EXERCISE PROMPT:
Reproduce, without changing a word, the passage of the account below that lies between "I was so angry." and "back to work.", inclusive.

PAGE:
+++++
Last night, I got a phone call from the kids’ stepmom. She said that son wanted to talk to me b/c he was crying. When he got on the phone, he told me that EX had spanked him with a belt on his legs & butt for slamming the door & not doing what stepmom said. (My stomach turns still just thinking about it.) Son asked me to please not talk to EX about it when he was there b/c he thought he’d spank him again.

I was so angry. I wanted to call & yell at EX. To go there & beat EX with a belt & see how he likes it. To remind EX how he said he felt about his father when he’d come home from work in the middle of the night & wake EX & his brother by beating them with extension cords for disobeying their mom during the day. Needless to say, I didn’t. I cried from anger & not being able to fix it or know exactly what was going on. I stormed around here at home. Then I called my friend & vented.. and vented.. and vented.

Son called back a bit later & told me that he’d been disobedient & that he had yelled at stepmom & slammed the bathroom door. Then she’d called EX to come home from work (he had 24 hour duty from 9am yesterday until 9am today). Evidently, EX came in, spanked son with the belt (hit him 3 or 4 times, Son said) and then went back to work.

Son was really upset b/c I rarely spank them and when I do, I don’t use a belt. I have found that taking away privileges works much better with the kids and that spanking just makes them angry & that they don’t learn to correct the behavior. It teaches them to be sneaky if they want to misbehave & that the only objective is to avoid being caught.. not learning to control their impulses to misbehave & think about possible consequences.

I’m going to skip around here.. but it all has to do with phone calls.
+++++
RECORDS SHOWN:
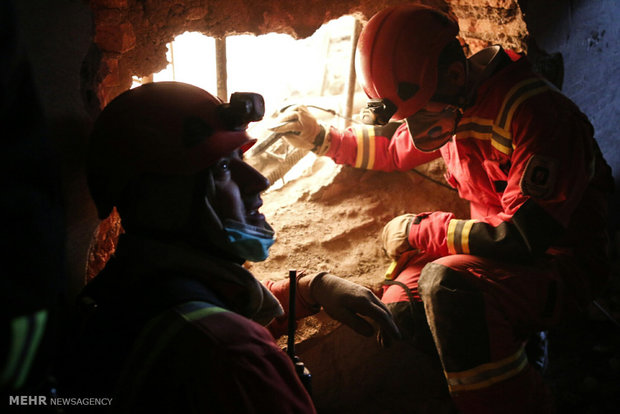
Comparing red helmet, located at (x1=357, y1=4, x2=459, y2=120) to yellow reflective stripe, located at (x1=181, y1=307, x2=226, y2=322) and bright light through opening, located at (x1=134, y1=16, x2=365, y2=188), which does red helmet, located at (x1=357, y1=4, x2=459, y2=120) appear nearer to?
yellow reflective stripe, located at (x1=181, y1=307, x2=226, y2=322)

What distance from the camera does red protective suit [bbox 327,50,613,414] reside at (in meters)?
2.20

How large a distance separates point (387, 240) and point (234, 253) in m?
1.71

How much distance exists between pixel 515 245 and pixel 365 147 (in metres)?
1.53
+++++
SOLUTION TO THIS PROBLEM:
I was so angry. I wanted to call & yell at EX. To go there & beat EX with a belt & see how he likes it. To remind EX how he said he felt about his father when he’d come home from work in the middle of the night & wake EX & his brother by beating them with extension cords for disobeying their mom during the day. Needless to say, I didn’t. I cried from anger & not being able to fix it or know exactly what was going on. I stormed around here at home. Then I called my friend & vented.. and vented.. and vented.

Son called back a bit later & told me that he’d been disobedient & that he had yelled at stepmom & slammed the bathroom door. Then she’d called EX to come home from work (he had 24 hour duty from 9am yesterday until 9am today). Evidently, EX came in, spanked son with the belt (hit him 3 or 4 times, Son said) and then went back to work.